Start of Records to process
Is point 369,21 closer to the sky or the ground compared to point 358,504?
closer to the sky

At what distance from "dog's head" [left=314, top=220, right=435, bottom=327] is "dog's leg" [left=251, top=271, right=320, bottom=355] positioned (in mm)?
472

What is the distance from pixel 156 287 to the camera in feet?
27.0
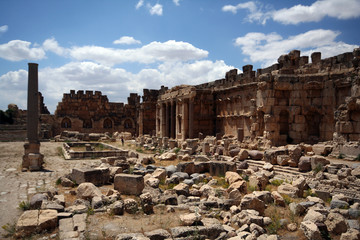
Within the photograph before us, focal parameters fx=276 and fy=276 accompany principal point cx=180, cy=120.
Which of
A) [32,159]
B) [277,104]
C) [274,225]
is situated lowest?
[274,225]

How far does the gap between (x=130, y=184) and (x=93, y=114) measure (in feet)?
104

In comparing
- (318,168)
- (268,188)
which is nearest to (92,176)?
(268,188)

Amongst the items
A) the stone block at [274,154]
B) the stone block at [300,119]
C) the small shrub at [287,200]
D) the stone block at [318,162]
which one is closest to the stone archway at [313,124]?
the stone block at [300,119]

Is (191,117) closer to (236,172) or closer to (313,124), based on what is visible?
(313,124)

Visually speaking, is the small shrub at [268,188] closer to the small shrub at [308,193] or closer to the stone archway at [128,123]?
the small shrub at [308,193]

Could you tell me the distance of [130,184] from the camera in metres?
8.87

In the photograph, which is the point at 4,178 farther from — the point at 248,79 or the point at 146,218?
the point at 248,79

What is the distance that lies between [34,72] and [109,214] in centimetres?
965

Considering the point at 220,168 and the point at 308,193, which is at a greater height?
the point at 220,168

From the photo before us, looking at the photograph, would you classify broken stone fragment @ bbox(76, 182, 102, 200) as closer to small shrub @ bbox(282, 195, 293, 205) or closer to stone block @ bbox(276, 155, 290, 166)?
small shrub @ bbox(282, 195, 293, 205)

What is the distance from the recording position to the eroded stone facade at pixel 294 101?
12.9 m

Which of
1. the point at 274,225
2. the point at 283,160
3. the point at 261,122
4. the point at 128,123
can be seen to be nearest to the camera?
the point at 274,225

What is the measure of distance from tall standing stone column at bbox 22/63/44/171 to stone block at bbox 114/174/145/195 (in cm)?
615

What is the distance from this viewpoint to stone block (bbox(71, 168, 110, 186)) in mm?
10006
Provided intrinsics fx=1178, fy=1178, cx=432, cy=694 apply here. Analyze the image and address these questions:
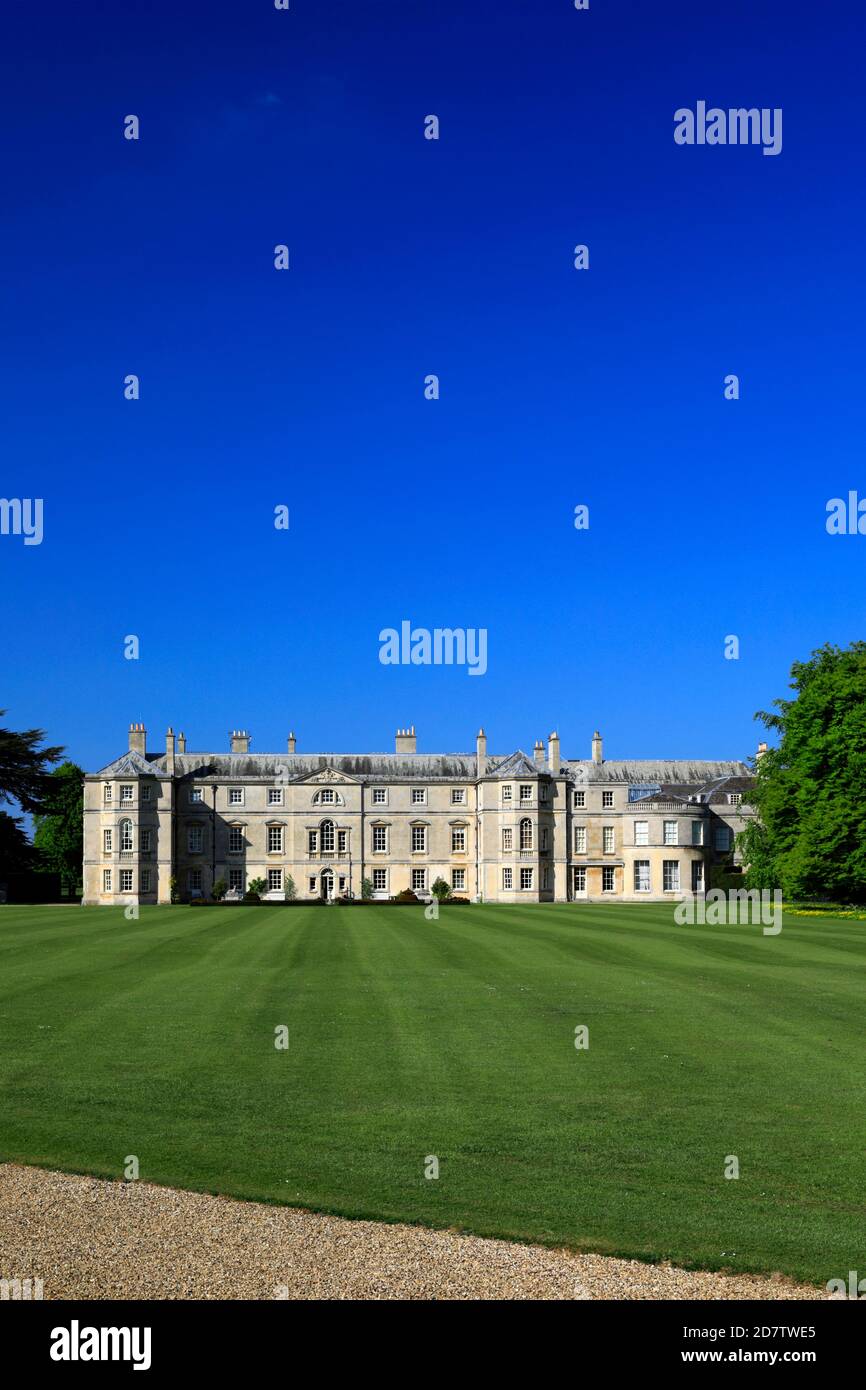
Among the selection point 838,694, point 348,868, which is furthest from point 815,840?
point 348,868

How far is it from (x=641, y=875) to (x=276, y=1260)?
77801mm

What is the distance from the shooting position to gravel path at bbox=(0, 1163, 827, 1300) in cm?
761

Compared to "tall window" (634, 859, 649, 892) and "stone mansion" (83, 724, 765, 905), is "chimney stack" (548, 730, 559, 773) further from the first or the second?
"tall window" (634, 859, 649, 892)

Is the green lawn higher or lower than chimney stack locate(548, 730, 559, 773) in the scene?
lower

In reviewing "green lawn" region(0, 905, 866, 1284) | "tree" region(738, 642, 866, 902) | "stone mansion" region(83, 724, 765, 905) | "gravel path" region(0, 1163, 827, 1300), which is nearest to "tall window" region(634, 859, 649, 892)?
"stone mansion" region(83, 724, 765, 905)

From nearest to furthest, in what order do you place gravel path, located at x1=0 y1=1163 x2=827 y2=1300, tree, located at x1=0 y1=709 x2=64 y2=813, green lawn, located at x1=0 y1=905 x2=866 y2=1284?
1. gravel path, located at x1=0 y1=1163 x2=827 y2=1300
2. green lawn, located at x1=0 y1=905 x2=866 y2=1284
3. tree, located at x1=0 y1=709 x2=64 y2=813

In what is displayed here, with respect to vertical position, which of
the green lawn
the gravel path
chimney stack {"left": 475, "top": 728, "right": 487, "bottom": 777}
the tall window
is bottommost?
the tall window

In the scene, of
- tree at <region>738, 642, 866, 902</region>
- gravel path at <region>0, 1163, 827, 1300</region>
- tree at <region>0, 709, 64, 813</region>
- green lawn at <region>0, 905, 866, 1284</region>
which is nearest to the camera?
gravel path at <region>0, 1163, 827, 1300</region>

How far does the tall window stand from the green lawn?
58.7 metres

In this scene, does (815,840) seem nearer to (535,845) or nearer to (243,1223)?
(535,845)

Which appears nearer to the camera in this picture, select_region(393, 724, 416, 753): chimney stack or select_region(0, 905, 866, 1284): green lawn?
select_region(0, 905, 866, 1284): green lawn

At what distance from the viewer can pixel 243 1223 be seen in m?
8.77

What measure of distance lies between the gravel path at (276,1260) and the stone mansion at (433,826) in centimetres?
7299

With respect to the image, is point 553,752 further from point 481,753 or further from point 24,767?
point 24,767
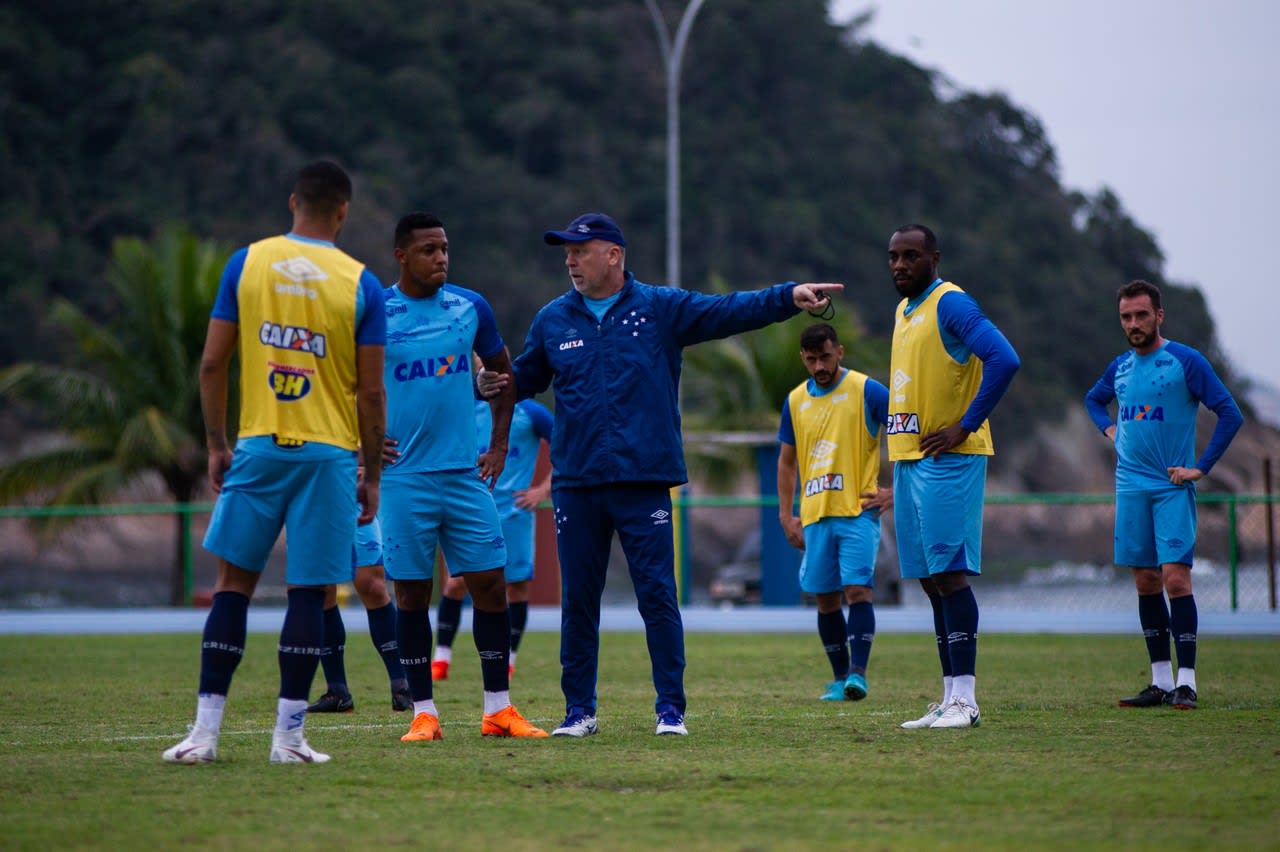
End of Records to process
**Problem to solve**
Please rewrite all the rows above as a JSON list of strings, one string per line. Omit blank lines and the pictures.

**Solution for this exercise**
[
  "Is point 369,21 closer to the sky or the ground compared to point 358,504?",
  "closer to the sky",
  "At what distance from \"dog's head\" [left=314, top=220, right=435, bottom=327] is \"dog's leg\" [left=251, top=271, right=320, bottom=355] positioned (in mm)?",
  "472",
  "What is the distance from pixel 156 287 to the camera in feet?",
  "27.0",
  "Within the photograph before us, focal parameters fx=276 and fy=276 accompany principal point cx=180, cy=120.",
  "Which of",
  "A) [32,159]",
  "B) [277,104]",
  "C) [274,225]",
  "is situated lowest?",
  "[274,225]",
  "How far does the gap between (x=130, y=184) and (x=93, y=114) measure (in feet)?",
  "104",
  "In comparing",
  "- (318,168)",
  "- (268,188)",
  "which is nearest to (92,176)?",
  "(268,188)",
  "Amongst the items",
  "A) the stone block at [274,154]",
  "B) the stone block at [300,119]",
  "C) the small shrub at [287,200]",
  "D) the stone block at [318,162]",
  "which one is closest to the stone archway at [313,124]?",
  "the stone block at [300,119]",
  "Is (191,117) closer to (236,172) or closer to (313,124), based on what is visible?",
  "(313,124)",
  "Visually speaking, is the small shrub at [268,188] closer to the small shrub at [308,193] or closer to the stone archway at [128,123]?",
  "the small shrub at [308,193]",
  "Could you tell me the distance of [130,184] from the camera in metres?",
  "8.87",
  "In the photograph, which is the point at 4,178 farther from — the point at 248,79 or the point at 146,218?",
  "the point at 248,79",
  "What is the distance that lies between [34,72] and [109,214] in centimetres?",
  "965",
  "Considering the point at 220,168 and the point at 308,193, which is at a greater height?",
  "the point at 220,168",
  "From the photo before us, looking at the photograph, would you classify broken stone fragment @ bbox(76, 182, 102, 200) as closer to small shrub @ bbox(282, 195, 293, 205) or closer to stone block @ bbox(276, 155, 290, 166)?",
  "small shrub @ bbox(282, 195, 293, 205)",
  "What is the distance from the recording position to the eroded stone facade at pixel 294 101?",
  "12.9 m",
  "Which of",
  "1. the point at 274,225",
  "2. the point at 283,160",
  "3. the point at 261,122",
  "4. the point at 128,123",
  "can be seen to be nearest to the camera?",
  "the point at 274,225",
  "What is the measure of distance from tall standing stone column at bbox 22/63/44/171 to stone block at bbox 114/174/145/195 (in cm)?",
  "615",
  "What is the distance from this viewpoint to stone block (bbox(71, 168, 110, 186)) in mm?",
  "10006",
  "Provided intrinsics fx=1178, fy=1178, cx=432, cy=694 apply here. Analyze the image and address these questions:",
  "Among the selection point 838,694, point 348,868, which is furthest from point 815,840?",
  "point 348,868",
  "How far is it from (x=641, y=875) to (x=276, y=1260)?",
  "77801mm",
  "What is the distance from the shooting position to gravel path at bbox=(0, 1163, 827, 1300) in cm?",
  "761",
  "Compared to \"tall window\" (634, 859, 649, 892) and \"stone mansion\" (83, 724, 765, 905), is \"chimney stack\" (548, 730, 559, 773) further from the first or the second?",
  "\"tall window\" (634, 859, 649, 892)",
  "Is the green lawn higher or lower than chimney stack locate(548, 730, 559, 773) in the scene?",
  "lower",
  "In reviewing \"green lawn\" region(0, 905, 866, 1284) | \"tree\" region(738, 642, 866, 902) | \"stone mansion\" region(83, 724, 765, 905) | \"gravel path\" region(0, 1163, 827, 1300), which is nearest to \"tall window\" region(634, 859, 649, 892)?",
  "\"stone mansion\" region(83, 724, 765, 905)",
  "From nearest to furthest, in what order do you place gravel path, located at x1=0 y1=1163 x2=827 y2=1300, tree, located at x1=0 y1=709 x2=64 y2=813, green lawn, located at x1=0 y1=905 x2=866 y2=1284?",
  "1. gravel path, located at x1=0 y1=1163 x2=827 y2=1300",
  "2. green lawn, located at x1=0 y1=905 x2=866 y2=1284",
  "3. tree, located at x1=0 y1=709 x2=64 y2=813",
  "In what is displayed here, with respect to vertical position, which of",
  "the green lawn",
  "the gravel path",
  "chimney stack {\"left\": 475, \"top\": 728, \"right\": 487, \"bottom\": 777}",
  "the tall window",
  "is bottommost?",
  "the tall window",
  "In the scene, of",
  "- tree at <region>738, 642, 866, 902</region>",
  "- gravel path at <region>0, 1163, 827, 1300</region>",
  "- tree at <region>0, 709, 64, 813</region>",
  "- green lawn at <region>0, 905, 866, 1284</region>",
  "which is nearest to the camera?",
  "gravel path at <region>0, 1163, 827, 1300</region>",
  "How far does the tall window stand from the green lawn?",
  "58.7 metres",
  "In this scene, does (815,840) seem nearer to (535,845) or nearer to (243,1223)?",
  "(535,845)",
  "Which appears nearer to the camera in this picture, select_region(393, 724, 416, 753): chimney stack or select_region(0, 905, 866, 1284): green lawn?",
  "select_region(0, 905, 866, 1284): green lawn",
  "At what distance from the viewer can pixel 243 1223 be seen in m?",
  "8.77",
  "What measure of distance lies between the gravel path at (276,1260) and the stone mansion at (433,826) in centimetres?",
  "7299",
  "With respect to the image, is point 553,752 further from point 481,753 or further from point 24,767?",
  "point 24,767"
]